If cross-border e-commerce sellers want to run a good Amazon store, they must focus on managing the various factors that affect sales. After all, these factors are the fundamental reasons that ultimately determine the effect of placing an order. This article will focus on: the various factors affecting product sales on Amazon. I hope it can give you some inspiration for cross-border e-commerce sellers.
1. Amazon’s various factors that affect product sales: exposure.
Exposure is the number of times a product appears in front of consumers. This includes the search interface in front of the computer, as well as related recommendation pages. Many cross-border e-commerce Amazon sellers have a wrong understanding of exposure, that is, they blindly think that exposure is the number of times customers see the product, but in fact this is wrong.
In fact, the basis for calculating all Amazon product exposures is the number of impressions pushed by the Amazon system, not the number of times customers see it. For example: if an Amazon user searches for a certain keyword and the seller’s product appears on the last page of the search results, if the customer does not see the product and directly turns to the next page, this is an exposure. It’s not that exposure doesn’t count until it’s seen.
Exposure is a very basic but extremely critical factor. Because any hot product is based on huge exposure. If an Amazon product has no exposure, there will be no subsequent clicks and sales.
2. Amazon’s various factors that affect product sales: clicks.
The so-called Amazon click indicator is to see whether the customer has completed the last step – placing an order and converting.
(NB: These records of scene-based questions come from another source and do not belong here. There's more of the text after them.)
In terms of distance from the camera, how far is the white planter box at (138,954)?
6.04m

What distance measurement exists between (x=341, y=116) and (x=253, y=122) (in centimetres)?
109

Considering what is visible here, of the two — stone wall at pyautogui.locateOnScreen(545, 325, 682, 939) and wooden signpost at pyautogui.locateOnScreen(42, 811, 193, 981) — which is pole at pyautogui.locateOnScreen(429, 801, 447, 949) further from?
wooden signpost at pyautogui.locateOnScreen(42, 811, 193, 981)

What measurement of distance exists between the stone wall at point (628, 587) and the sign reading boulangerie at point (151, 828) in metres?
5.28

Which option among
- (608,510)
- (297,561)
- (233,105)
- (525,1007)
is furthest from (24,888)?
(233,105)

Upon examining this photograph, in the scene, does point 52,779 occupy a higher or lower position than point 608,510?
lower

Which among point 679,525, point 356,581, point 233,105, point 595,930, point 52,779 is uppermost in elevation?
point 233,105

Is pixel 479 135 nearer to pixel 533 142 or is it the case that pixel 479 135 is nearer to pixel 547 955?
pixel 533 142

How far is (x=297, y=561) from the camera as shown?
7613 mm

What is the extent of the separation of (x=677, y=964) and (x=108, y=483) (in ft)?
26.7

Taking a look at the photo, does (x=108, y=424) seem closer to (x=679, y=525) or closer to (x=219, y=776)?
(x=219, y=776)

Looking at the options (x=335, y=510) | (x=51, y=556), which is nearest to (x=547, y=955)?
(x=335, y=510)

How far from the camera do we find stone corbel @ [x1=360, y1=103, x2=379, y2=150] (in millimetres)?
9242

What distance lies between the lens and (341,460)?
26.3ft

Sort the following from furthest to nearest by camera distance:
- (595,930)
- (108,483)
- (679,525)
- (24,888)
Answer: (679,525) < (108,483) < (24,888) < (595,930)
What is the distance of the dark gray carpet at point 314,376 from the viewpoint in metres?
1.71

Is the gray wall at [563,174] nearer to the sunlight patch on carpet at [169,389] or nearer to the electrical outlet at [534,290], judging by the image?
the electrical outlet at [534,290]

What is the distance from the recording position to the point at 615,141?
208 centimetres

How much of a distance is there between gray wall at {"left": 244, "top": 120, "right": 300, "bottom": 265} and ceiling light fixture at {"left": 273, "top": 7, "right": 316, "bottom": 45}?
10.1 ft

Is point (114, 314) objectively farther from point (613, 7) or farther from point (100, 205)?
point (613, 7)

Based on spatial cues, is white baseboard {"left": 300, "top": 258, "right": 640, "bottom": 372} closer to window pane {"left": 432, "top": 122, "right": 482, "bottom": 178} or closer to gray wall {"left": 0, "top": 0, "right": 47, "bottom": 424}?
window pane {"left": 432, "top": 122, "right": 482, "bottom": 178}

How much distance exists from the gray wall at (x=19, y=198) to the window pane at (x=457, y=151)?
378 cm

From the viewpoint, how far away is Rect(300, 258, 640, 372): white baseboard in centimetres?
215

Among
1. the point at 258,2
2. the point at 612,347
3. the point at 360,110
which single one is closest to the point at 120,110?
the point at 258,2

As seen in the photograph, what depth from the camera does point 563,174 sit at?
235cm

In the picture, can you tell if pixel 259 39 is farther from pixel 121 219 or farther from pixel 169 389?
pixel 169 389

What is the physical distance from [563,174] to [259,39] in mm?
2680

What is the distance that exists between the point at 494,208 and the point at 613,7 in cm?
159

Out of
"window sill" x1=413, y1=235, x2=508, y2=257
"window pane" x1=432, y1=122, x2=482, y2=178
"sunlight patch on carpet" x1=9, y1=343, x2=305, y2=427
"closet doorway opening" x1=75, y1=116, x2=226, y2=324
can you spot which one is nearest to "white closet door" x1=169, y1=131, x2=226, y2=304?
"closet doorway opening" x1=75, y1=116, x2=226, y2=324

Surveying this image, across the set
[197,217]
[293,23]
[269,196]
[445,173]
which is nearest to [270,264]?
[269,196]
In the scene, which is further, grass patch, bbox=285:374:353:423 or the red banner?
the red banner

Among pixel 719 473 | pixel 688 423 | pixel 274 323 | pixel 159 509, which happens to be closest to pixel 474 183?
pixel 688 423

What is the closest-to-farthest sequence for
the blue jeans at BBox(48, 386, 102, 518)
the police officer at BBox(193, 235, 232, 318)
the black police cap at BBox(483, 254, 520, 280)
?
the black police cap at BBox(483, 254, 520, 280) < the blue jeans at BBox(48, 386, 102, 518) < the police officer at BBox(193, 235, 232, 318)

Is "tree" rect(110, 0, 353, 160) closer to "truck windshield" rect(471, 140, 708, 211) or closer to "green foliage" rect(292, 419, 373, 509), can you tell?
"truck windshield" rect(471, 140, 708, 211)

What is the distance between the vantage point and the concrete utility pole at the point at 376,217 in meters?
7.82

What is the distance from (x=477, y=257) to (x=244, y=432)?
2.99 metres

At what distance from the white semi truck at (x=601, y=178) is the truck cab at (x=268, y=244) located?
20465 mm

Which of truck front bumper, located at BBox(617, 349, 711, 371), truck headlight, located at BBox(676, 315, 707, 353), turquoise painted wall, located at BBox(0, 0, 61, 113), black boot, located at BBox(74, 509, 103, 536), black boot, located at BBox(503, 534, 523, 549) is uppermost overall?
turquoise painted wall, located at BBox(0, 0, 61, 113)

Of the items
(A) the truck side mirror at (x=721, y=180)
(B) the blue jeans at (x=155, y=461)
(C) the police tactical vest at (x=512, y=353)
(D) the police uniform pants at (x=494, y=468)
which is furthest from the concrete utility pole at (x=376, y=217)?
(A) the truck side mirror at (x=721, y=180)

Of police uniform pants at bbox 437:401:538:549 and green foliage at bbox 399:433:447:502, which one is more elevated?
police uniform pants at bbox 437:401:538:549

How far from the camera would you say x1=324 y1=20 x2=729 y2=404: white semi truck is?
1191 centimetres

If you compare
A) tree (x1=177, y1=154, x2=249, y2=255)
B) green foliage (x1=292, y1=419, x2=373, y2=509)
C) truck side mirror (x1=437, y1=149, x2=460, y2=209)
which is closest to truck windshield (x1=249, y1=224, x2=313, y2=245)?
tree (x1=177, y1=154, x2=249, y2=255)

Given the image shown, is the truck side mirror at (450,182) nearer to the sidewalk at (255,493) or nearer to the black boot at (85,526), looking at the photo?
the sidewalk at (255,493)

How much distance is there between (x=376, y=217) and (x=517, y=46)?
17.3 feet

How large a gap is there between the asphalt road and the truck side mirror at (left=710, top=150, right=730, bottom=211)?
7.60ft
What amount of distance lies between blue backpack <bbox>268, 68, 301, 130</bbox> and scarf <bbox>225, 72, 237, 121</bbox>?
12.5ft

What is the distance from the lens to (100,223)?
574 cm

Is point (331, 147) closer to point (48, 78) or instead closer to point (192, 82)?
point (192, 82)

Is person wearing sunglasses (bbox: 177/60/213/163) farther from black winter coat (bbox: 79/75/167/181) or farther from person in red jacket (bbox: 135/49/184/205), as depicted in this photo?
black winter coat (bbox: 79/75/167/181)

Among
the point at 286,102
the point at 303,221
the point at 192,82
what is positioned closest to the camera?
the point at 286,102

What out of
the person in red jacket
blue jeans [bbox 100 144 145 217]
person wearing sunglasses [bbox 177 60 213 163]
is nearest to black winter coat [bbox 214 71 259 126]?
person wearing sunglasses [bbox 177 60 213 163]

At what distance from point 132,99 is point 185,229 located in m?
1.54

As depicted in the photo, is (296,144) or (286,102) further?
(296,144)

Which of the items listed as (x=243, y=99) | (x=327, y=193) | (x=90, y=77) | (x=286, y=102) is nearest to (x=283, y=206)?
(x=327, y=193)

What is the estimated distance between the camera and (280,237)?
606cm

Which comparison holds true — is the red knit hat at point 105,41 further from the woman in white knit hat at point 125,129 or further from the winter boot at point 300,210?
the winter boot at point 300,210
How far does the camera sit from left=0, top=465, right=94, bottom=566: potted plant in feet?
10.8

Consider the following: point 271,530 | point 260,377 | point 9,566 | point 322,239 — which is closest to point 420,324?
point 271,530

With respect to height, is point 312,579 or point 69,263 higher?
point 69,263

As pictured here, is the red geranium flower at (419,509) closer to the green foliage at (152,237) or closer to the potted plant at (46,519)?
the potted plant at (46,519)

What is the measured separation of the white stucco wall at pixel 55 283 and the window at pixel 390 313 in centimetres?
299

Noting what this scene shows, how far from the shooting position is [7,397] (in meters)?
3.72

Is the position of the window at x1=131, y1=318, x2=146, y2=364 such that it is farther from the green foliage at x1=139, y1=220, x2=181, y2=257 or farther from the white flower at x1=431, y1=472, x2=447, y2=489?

So what factors affect the click-through rate? In fact, you only need to use six major factors to master it:
(1) Product pictures.
(2) The core keyword layout of the title.
(3) Product star rating.
(4) Promotional activities.
(5) Product price.
(6) Logistics channels.
In short, the above is all the explanations about “Amazon’s various factors that affect product sales.” When cross-border e-commerce sellers are dissatisfied with the sales of their products, they can grasp it from these two aspects: First, is there any problem with the exposure of the product? The second is to check whether the clicks on the product are affected, and the click-through rate can be optimized from six aspects.